Why E.J. Dionne is proud to be an American

Who would like to guess the subject of E.J. Dionne’s column today? Yup, it’s a “truth to power” riff regarding Secretary Rumsfeld’s meeting with our troops in Kuwait. The questions that several of them put to Rumsfeld make Dionne “proud to be an American.” I don’t recall any similar professions of pride when our soldiers liberated Iraq and Afghanistan and retook Fallujah.
As is so often the case, Dionne begins his column with a falsehood. He says that the troops at the session with Rumsfeld “threw away the script.” But the great thing about the meeting (something that makes me proud to be an American) is that there was no script. As far as appears, the only attempt to choreograph the meeting occurred when a Chattanooga reporter manipulated the process to have a question about armored vehicles posed.
Dionne goes on to attack Rumsfeld for not making sure the armed forces were “adequately prepared and equipped before they started the war.” Is it Dionne’s liberalism or his dishonesty that prevents him from recognizing that one cannot know before a war starts how much armor our forces will need, and one cannot wait until there is certainty that they have enough before commencing hostilities? Whether the military presently is doing all it reasonably can to procure what we now know we need is a separate question, and one to which Dionne doesn’t know the answer.

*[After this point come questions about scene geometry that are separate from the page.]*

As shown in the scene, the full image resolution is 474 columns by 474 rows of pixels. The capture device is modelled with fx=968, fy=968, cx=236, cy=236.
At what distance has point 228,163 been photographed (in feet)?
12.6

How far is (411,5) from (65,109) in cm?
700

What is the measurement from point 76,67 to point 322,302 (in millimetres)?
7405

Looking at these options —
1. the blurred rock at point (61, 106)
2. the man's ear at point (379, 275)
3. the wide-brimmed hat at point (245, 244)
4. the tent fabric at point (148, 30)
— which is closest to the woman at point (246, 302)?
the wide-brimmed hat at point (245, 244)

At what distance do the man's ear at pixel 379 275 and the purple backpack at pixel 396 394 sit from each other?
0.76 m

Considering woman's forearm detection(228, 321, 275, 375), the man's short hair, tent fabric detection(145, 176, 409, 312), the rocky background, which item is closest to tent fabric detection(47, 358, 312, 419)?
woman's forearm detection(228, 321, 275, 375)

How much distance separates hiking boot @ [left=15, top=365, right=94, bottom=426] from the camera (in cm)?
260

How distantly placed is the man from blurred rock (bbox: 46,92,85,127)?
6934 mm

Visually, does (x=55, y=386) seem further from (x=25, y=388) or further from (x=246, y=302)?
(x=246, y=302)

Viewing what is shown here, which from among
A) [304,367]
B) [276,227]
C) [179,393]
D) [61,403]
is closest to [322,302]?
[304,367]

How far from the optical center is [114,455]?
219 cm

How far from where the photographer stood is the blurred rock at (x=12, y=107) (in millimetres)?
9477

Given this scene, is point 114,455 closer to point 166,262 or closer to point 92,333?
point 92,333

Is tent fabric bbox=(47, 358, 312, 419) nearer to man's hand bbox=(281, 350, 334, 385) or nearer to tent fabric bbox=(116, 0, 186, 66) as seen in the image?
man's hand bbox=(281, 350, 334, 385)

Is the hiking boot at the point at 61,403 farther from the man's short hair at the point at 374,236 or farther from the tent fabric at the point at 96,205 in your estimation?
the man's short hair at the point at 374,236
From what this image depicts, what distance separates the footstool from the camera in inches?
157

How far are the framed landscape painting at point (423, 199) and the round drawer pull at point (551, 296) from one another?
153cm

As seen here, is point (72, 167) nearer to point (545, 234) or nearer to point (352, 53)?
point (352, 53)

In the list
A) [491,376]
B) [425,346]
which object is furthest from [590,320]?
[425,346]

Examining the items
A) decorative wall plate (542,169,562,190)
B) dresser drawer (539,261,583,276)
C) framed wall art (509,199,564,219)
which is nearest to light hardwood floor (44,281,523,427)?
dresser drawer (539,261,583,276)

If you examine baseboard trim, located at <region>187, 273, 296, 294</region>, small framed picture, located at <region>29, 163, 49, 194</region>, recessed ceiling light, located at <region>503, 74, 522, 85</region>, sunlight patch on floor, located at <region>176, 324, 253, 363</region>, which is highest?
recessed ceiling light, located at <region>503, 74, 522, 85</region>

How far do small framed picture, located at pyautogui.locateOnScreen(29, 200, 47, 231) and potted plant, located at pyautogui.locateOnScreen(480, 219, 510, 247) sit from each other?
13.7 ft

Dionne is equally off-base in his discussion of “stop-loss.” Rumsfeld’s answer on this issue was straightforward and unassailable — stop-loss is well understood by those who volunteer. Unable to dispute this, Dionne returns to his claim that the administration is forced to use stop-loss because it didn’t anticipate how tough the war would be. Dionne presents no evidence that this is the case — it’s altogether possible that Rumsfeld and others expected they might well have to use stop-loss in order to proceed with “the army they had.” In any event, I don’t see how any administration could have known in advance precisely how tough or not tough this military action would be.
As I said yesterday, the questions asked of Rumsfeld were good and important ones. I’m glad they were posed. But Dionne’s attempt to convert them into transcendent political questions amounts to another one of his misguided partisan adventures. It brings to mind John Kerry’s attempts to hold Bush accountable for battlefields mishap and procurement problems. The American voters were not persuaded, and among the least persuaded were our brave soldiers who, by all accounts, voted overwhelmingly for President Bush.